## What to work on
Reproduce word for word the line holding "Ударна бормашина Bosch" and all lines after it in the data, through the end, leaving out pictures.

## Task data
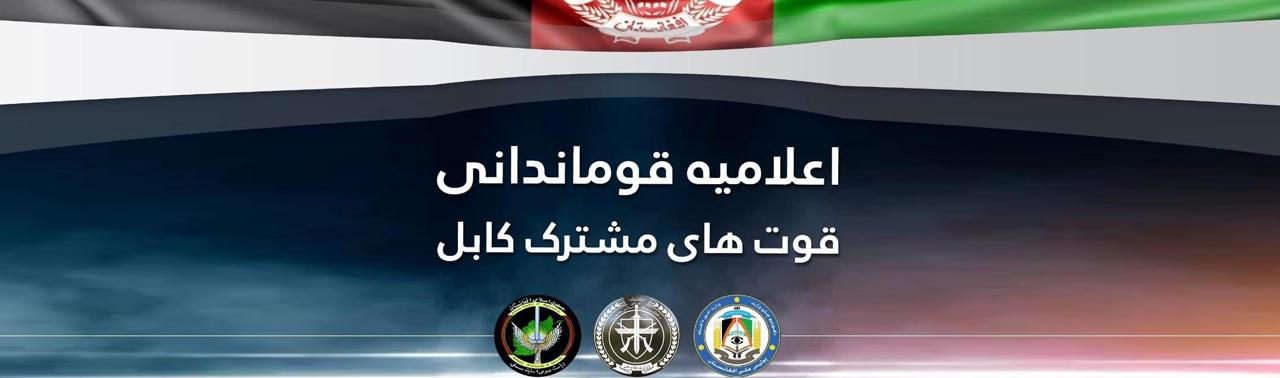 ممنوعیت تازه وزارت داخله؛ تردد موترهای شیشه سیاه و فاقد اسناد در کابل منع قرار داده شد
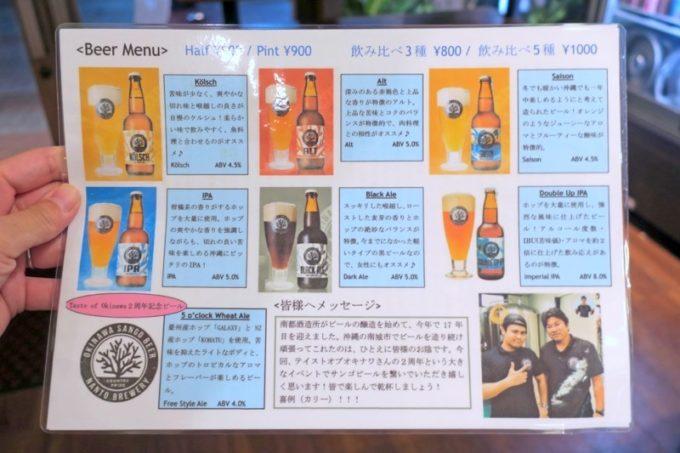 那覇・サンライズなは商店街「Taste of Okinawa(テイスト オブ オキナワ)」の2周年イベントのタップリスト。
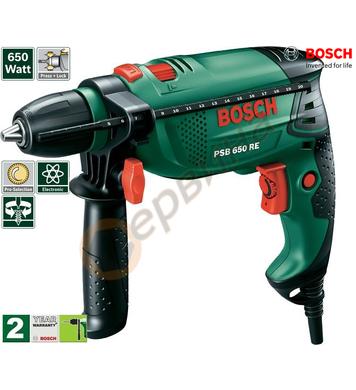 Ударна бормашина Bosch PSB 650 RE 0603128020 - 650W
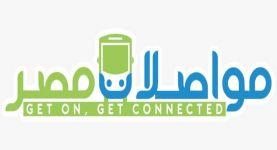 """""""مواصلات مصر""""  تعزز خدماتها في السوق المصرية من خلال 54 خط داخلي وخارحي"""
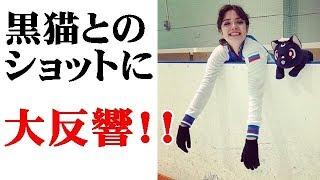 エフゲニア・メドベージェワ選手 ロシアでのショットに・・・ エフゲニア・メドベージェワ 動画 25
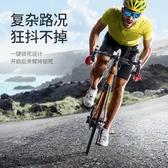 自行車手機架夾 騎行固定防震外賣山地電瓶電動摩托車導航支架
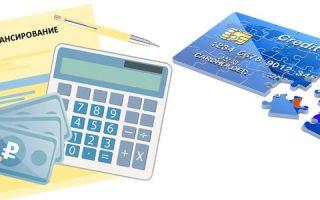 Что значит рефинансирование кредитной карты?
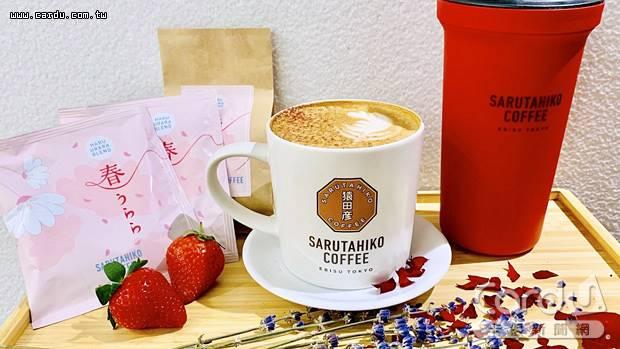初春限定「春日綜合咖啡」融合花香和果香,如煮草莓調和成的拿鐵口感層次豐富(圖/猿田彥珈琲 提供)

## Response to the exercise
 Ударна бормашина Bosch PSB 650 RE 0603128020 - 650W
 """""""مواصلات مصر""""  تعزز خدماتها في السوق المصرية من خلال 54 خط داخلي وخارحي"""
 エフゲニア・メドベージェワ選手 ロシアでのショットに・・・ エフゲニア・メドベージェワ 動画 25
 自行車手機架夾 騎行固定防震外賣山地電瓶電動摩托車導航支架
 Что значит рефинансирование кредитной карты?
初春限定「春日綜合咖啡」融合花香和果香,如煮草莓調和成的拿鐵口感層次豐富(圖/猿田彥珈琲 提供)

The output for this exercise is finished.